> [Work to do]: Pick out each line of the rows below that contains the word "brown", and treat uppercase and lowercase as different.

--- Dataset extract ---

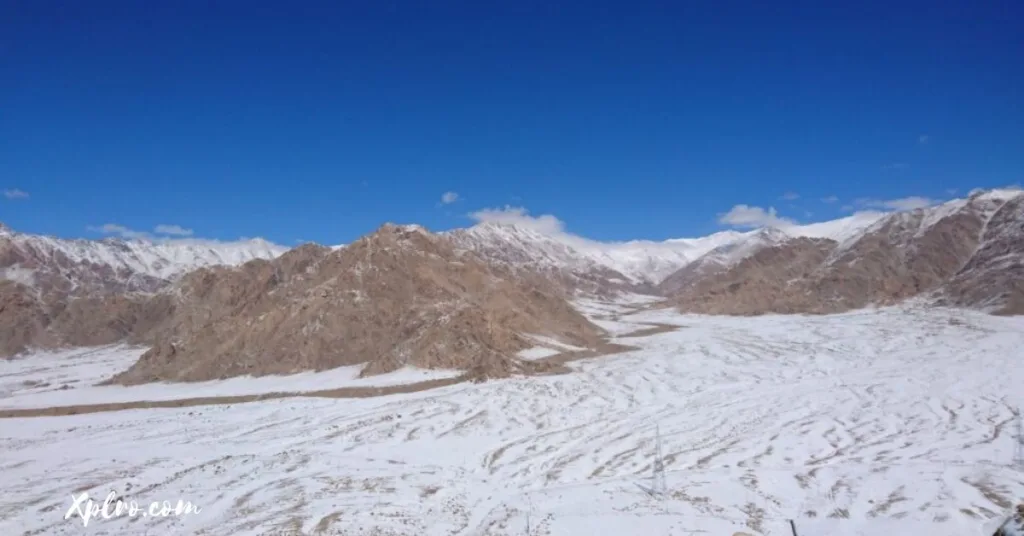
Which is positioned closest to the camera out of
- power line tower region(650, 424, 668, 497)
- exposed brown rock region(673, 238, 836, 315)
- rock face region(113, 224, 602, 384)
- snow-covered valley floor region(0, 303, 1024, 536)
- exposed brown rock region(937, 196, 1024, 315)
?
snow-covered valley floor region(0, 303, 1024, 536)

---
--- Dataset extract ---

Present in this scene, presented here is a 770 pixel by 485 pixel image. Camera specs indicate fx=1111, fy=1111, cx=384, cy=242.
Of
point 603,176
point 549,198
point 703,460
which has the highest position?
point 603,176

---

> [Output for this exercise]:
- exposed brown rock region(673, 238, 836, 315)
- exposed brown rock region(937, 196, 1024, 315)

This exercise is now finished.